Over at the Google Operating System blog, they offer a way to "backup" your blog. It is mostly a manual hack to load the entire blog into one page in a web browser, then save the resulting HTML, though a similar technique is offered for saving the contents of your XML feed.

There are a few problems with this technique:

  1. It depends on knowing how many posts are in the blog, up front.
  2. The steps and tools given are manual.
  3. Comments are handled separately.
A backup needs to be automated. If I have to remember to do something by hand, it isn't going to be done on a regular basis. I want to add to my blog without worrying about how many posts there are and tweaking some backup procedure that depends on knowing all about the content of the blog up front. I want comments saved automatically along with each post, not in one big lump. And if I need to import the data into a database, I want the backup format to support parsing the data easily.

What to do?

Enter BlogBackup, the unimaginatively named, fully automatic, backup software for your blog. Just point the command line tool at your blog feed and a directory where the backup output should go. It will automatically perform a full backup, including:
  1. Every blog post is saved to a separate file in an easily parsable format, including all of the meta-data provided by the feed (categories, tags, publish dates, author, etc.).
  2. Comments are saved in separate directories, organized around the post with which they are associated. Comments also include all of their meta-data.
  3. The content of blog posts and comments are copied to a separate text file for easy indexing by desktop search tools such as Spotlight.
Since the tool is a command line program, it is easy to automate with cron or a similar scheduling tool. Since it is fully automatic and reads the feed itself, you do not need to reconfigure it as your blog grows. And the data is stored in a format which makes it easy to parse to load into another database of some sort.
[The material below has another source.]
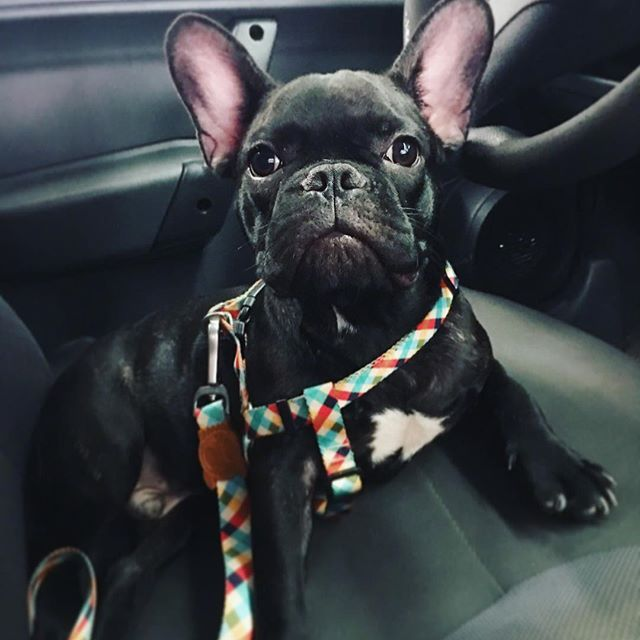 Virei motorista de Uber . #driver #frenchie #frenchielovers #bulldog #bulls #doglover #frenchbulldog #buldoguefrances #bouledoguefrancais #dogs #catioro #perro #chien #puppy #filhote #5meses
So, go forth and automate.

Thursday, February 8, 2007

Hawk Wings and Mail Archiving

I'm a little behind on my reading, so I just noticed that Tim over at Hawk Wings is linking to MailArchiveByDate. I guess that explains the email I've received in the past few days asking for help. :-)
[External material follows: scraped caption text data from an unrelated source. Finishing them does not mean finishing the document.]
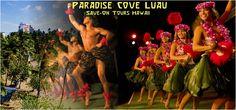 Image from http://www.savontourshawaii.com/imagesTour/paradise_cove_luau_hawaii_discount_tickets_best_dinner_shows_vacation_hula_girls_hi_ca_la_activities_eat_authentic_hawaiian.jpg.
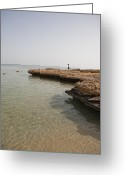 Sheikh Greeting Cards - A Woman Hops Along The Rocky Shoreline Greeting Card by Taylor S. Kennedy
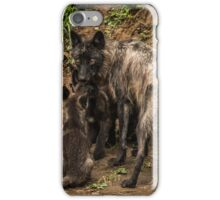 Black Wolf With Pups iPhone Case/Skin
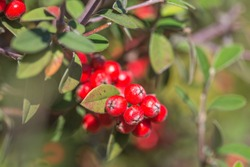Silverleaf cotoneaster (Cotoneaster pannosus) - a species of Cotoneaster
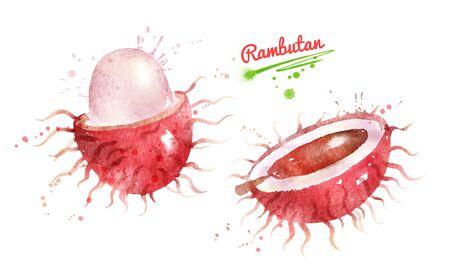 Watercolor illustration of Rambutan fruit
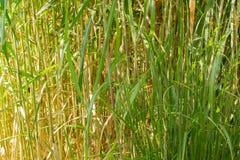Una struttura organica, erba verde sottile alta Fotografia Stock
Tim comments that my update notes for the 1.2 release don't convey much meaning. I looked, and sure enough, they aren't end-user-ready release notes. I'll try again. The original version of the script asked Mail for the current selection. That meant, if you triggered the action, then changed the selection by clicking on the next message, the wrong message might be archived. The new version uses the selection information passed to the script as an argument, so it is more reliable.
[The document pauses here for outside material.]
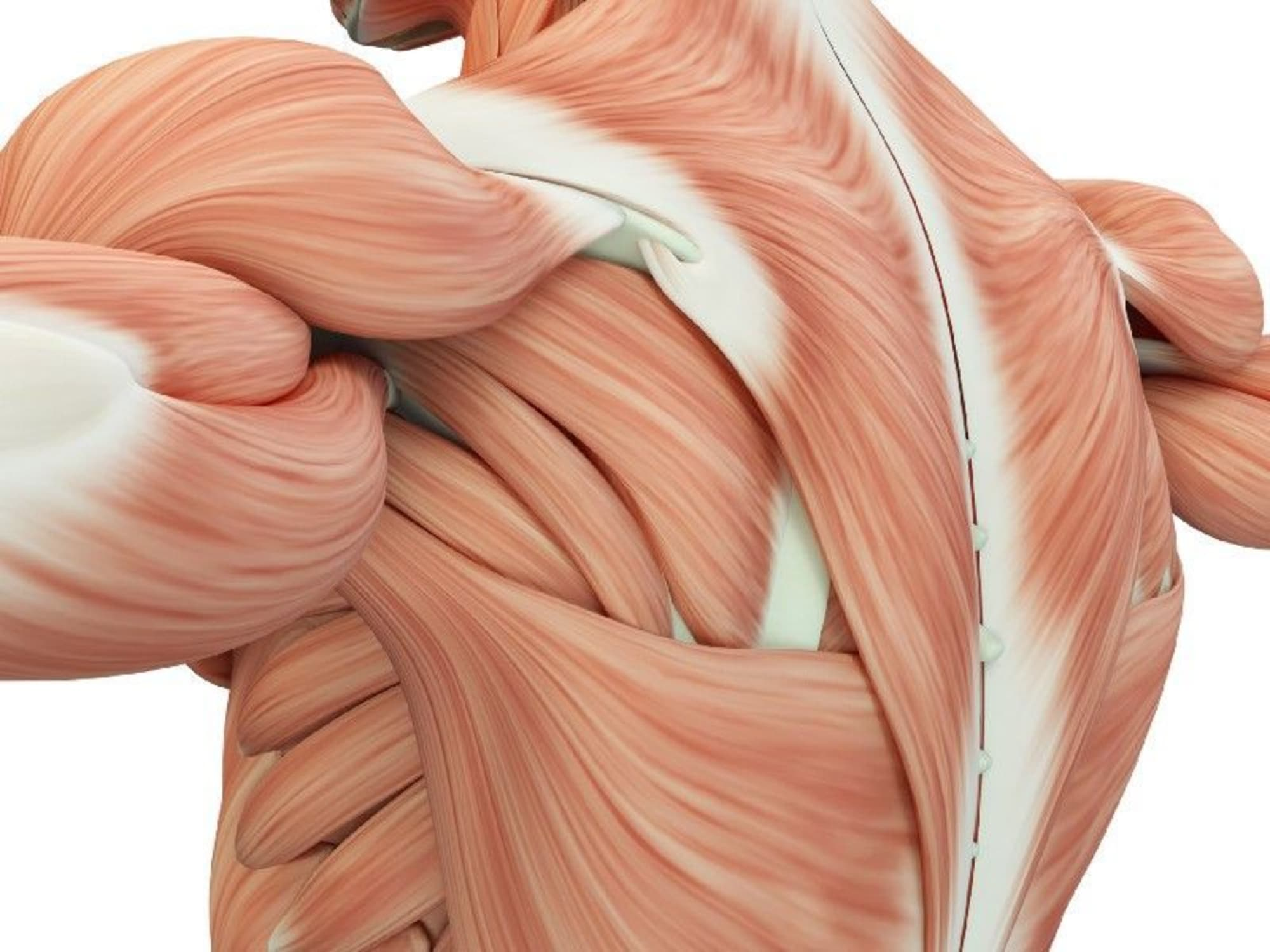 How your different muscle fibre types affect muscle development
That's still not very interesting, unless you are writing your own AppleScripts. Suffice to say, if you are planning to giving it a try, download the most recent version posted.

Sunday, February 4, 2007

Better blogger backups

I have enhanced the blog backup script I wrote a while back to automatically find and include comments feeds, so comments are now archived along with the original feed data. The means for recognizing "comments" feeds may make the script work only with blogger.com, though, since it depends on having "comments" in the URL. This does what I need now, though.

Saturday, February 3, 2007

Adium 1.0

My ChatMonitor script does not work with Adium 1.0. It looks like the "chat" object no longer contains "content" objects. I haven't yet figured out how to get the content from a chat window. Oh, well. I guess it's time to order those OS X programming books!